## Stated task
Give the items below as a Markdown table with the columns Row and Line, one numbered row per line, leaving out blank lines. Include only the lines from the line with "Within this displayed" through the line with "2191 millimetres", both ends included.

============

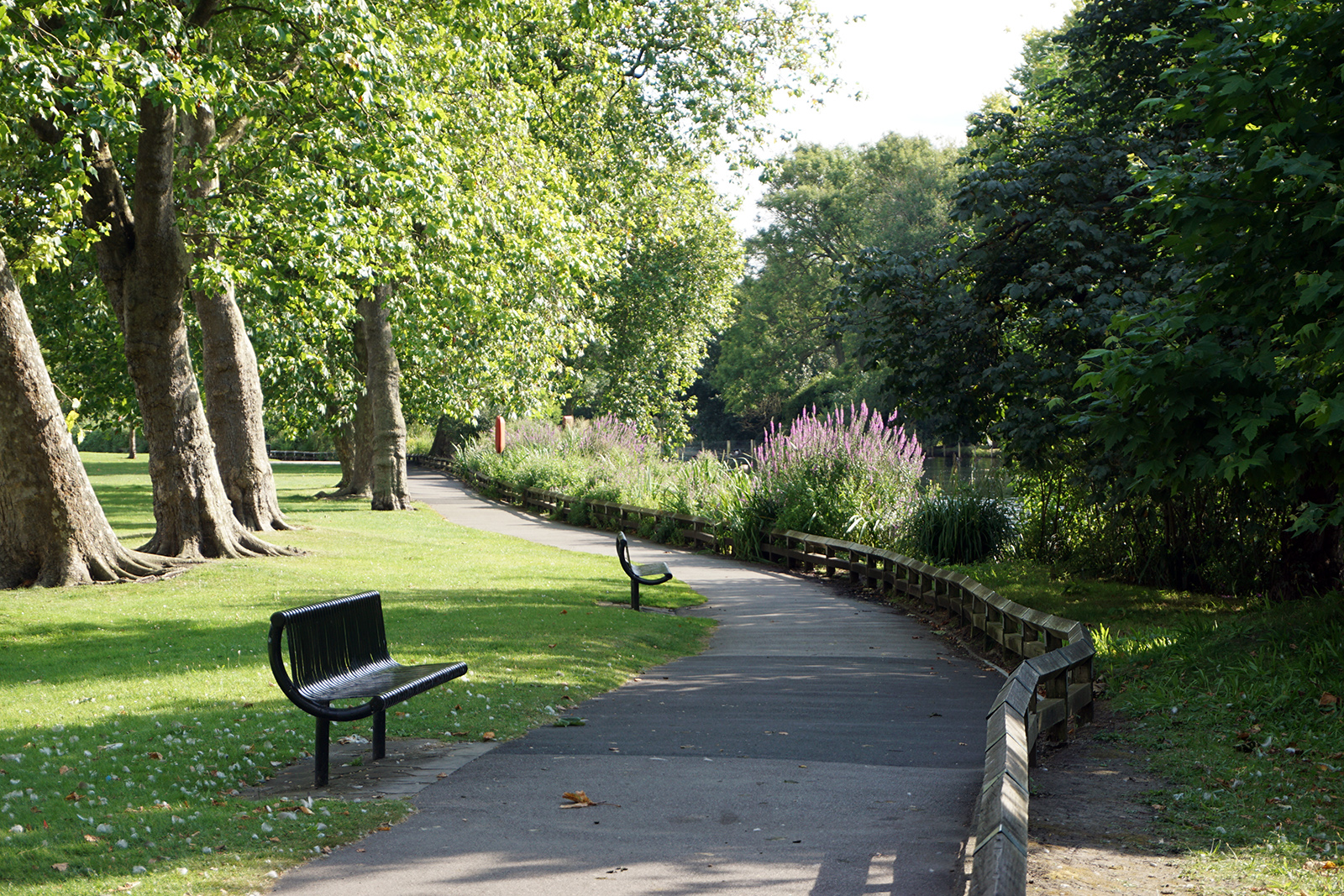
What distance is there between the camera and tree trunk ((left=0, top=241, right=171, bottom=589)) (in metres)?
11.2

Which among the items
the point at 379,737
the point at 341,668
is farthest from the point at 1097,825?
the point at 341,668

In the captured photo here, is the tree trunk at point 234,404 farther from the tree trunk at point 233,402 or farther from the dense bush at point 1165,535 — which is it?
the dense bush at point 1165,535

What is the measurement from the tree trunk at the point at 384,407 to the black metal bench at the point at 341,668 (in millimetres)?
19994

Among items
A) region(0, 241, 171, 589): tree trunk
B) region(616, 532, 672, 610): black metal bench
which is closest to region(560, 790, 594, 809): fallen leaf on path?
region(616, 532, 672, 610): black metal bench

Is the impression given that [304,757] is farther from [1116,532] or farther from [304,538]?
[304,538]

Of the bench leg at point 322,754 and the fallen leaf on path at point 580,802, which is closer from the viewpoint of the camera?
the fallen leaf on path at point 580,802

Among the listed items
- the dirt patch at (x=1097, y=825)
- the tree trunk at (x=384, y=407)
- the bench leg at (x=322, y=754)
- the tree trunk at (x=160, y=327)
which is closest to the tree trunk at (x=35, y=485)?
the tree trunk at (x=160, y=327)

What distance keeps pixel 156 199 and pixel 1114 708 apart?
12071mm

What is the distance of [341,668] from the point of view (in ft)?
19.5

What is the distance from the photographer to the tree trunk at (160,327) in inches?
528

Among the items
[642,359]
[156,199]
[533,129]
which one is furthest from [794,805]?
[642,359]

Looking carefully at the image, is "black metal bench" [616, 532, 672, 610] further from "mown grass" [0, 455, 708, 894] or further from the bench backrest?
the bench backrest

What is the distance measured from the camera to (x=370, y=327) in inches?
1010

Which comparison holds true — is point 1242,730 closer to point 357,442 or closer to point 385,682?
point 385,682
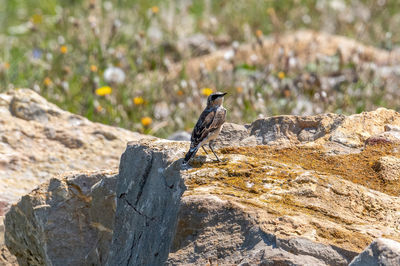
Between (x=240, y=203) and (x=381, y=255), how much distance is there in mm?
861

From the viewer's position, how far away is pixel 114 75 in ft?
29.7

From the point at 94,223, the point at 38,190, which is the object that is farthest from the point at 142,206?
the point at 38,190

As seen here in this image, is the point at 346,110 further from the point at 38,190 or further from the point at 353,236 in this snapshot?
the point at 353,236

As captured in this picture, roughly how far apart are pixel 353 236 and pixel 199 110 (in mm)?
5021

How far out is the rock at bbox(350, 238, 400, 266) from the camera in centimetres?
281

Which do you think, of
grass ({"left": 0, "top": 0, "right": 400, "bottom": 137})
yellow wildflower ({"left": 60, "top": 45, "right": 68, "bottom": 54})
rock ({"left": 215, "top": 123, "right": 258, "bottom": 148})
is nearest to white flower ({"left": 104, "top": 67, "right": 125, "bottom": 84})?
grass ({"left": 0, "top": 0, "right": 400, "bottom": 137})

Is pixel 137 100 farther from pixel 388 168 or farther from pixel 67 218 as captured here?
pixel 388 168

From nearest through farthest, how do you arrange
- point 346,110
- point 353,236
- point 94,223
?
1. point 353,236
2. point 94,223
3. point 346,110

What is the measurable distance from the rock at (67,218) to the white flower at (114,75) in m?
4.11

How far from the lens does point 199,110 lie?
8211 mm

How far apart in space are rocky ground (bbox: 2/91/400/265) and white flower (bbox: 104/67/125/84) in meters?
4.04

============

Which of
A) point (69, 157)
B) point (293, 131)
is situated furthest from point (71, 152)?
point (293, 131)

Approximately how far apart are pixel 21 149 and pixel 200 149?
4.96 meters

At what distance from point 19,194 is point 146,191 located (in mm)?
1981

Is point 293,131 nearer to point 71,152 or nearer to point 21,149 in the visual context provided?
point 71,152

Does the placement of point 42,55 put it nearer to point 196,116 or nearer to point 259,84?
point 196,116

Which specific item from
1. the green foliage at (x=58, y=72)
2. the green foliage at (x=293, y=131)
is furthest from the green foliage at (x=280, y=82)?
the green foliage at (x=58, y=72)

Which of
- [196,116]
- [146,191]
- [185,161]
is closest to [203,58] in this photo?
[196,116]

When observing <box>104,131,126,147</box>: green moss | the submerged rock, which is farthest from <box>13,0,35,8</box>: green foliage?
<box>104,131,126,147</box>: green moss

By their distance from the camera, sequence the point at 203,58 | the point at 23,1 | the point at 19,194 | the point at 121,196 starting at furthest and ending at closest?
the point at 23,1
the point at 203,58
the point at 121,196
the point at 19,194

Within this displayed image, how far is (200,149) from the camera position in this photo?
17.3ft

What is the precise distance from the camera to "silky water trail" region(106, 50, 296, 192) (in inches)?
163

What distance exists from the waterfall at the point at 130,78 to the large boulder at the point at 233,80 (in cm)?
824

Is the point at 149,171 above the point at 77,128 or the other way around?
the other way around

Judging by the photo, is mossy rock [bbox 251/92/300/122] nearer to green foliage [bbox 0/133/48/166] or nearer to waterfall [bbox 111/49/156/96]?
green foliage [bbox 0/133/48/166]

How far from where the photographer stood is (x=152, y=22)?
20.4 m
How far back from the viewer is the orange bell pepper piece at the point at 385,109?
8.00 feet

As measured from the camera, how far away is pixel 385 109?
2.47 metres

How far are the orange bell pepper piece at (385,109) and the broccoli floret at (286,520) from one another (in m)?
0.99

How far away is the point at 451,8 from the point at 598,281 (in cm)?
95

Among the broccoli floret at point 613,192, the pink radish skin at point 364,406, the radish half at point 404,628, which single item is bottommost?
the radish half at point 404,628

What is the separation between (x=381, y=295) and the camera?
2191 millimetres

============

## Final result
| Row | Line |
|---|---|
| 1 | Within this displayed image, how far is (200,149) from the camera position in this photo? |
| 2 | 17.3ft |
| 3 | What is the precise distance from the camera to "silky water trail" region(106, 50, 296, 192) (in inches)? |
| 4 | 163 |
| 5 | What distance exists from the waterfall at the point at 130,78 to the large boulder at the point at 233,80 (in cm)? |
| 6 | 824 |
| 7 | Is the point at 149,171 above the point at 77,128 or the other way around? |
| 8 | the other way around |
| 9 | Judging by the photo, is mossy rock [bbox 251/92/300/122] nearer to green foliage [bbox 0/133/48/166] or nearer to waterfall [bbox 111/49/156/96]? |
| 10 | green foliage [bbox 0/133/48/166] |
| 11 | How far from where the photographer stood is (x=152, y=22)? |
| 12 | 20.4 m |
| 13 | How far back from the viewer is the orange bell pepper piece at the point at 385,109? |
| 14 | 8.00 feet |
| 15 | As measured from the camera, how far away is pixel 385 109? |
| 16 | 2.47 metres |
| 17 | How far are the orange bell pepper piece at (385,109) and the broccoli floret at (286,520) from one another (in m)? |
| 18 | 0.99 |
| 19 | How far away is the point at 451,8 from the point at 598,281 (in cm)? |
| 20 | 95 |
| 21 | Among the broccoli floret at point 613,192, the pink radish skin at point 364,406, the radish half at point 404,628, which single item is bottommost? |
| 22 | the radish half at point 404,628 |
| 23 | What is the separation between (x=381, y=295) and the camera? |
| 24 | 2191 millimetres |